SOURCE DOCUMENT:
:::::
What’s Good for the Kids Is Good for the Grown-Ups

Finally, after what seems like an eternity, there’s an interesting essay over at Howlround, by John Olive, deceptively titled “The Gaming Challenge to Theater for Young Audiences.

Deceptive because even though it’s couched as a story about video games and theater, rather surprisingly, Olive comes to some different conclusions than what you might expect. Instead of going for what I assumed would be the standard “Let’s make theater more interactive!” approach, Olive does at least a little homework and comes up with a different interpretation.

To outside observers, players seem like brain-dead automatons, pausing to take occasional bites of cold pizza as their fingers blur over their controllers. But in their heads, something marvelous is happening. Their brains respond to the probing, the making of hypotheses, the reprobing, the exploring with a solid shot of dopamine (there is plenty of neurological evidence to back this up; check out psychologyofgames.com and follow the many links). This is what allows players to game for hours: it’s addictive, literally.

Applying these concepts to the theater, he asks, “Can plays match the be-dopamined probe/hypothesis/reprobe/rethink appeal of video games?” before admitting, “Probably not. Plays are communal. Group-experiences. Linear. Story-centric. Games are non-linear, violent, with silly story lines.”
:::::
PROVIDED DATA:
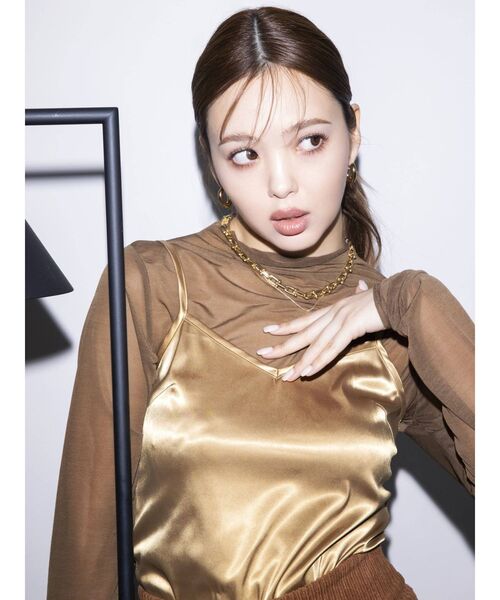 CALNAMUR（カルナムール）の「コインネックレス（ネックレス・レディース・ゴールド・FREE）」の15枚目の写真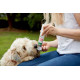 Vet's Best Dental Puppy Kit набір для догляду за зубами цуценят, 100 мл - фото 11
:::::
REQUIRED WORK:
1. In the post about games and theater, what is the title of John Olive's essay?
2. Translate this sentence from the post about games and theater into Spanish: "To outside observers, players seem like brain-dead automatons, pausing to take occasional bites of cold pizza as their fingers blur over their controllers."
3. Using the post about games and theater, explain why players are able to game for hours.
The lines after the post come from a separate source.

TASK-BY-TASK OUTPUTS:
1. "The Gaming Challenge to Theater for Young Audiences."

2. Para los observadores externos, los jugadores parecen autómatas con muerte cerebral que se detienen de vez en cuando para dar un bocado a una pizza fría mientras sus dedos se mueven a toda velocidad sobre los mandos.

3. Players' brains answer the probing, hypothesizing, reprobing and exploring with a solid shot of dopamine. This makes gaming literally addictive, which is what lets players keep at it for hours.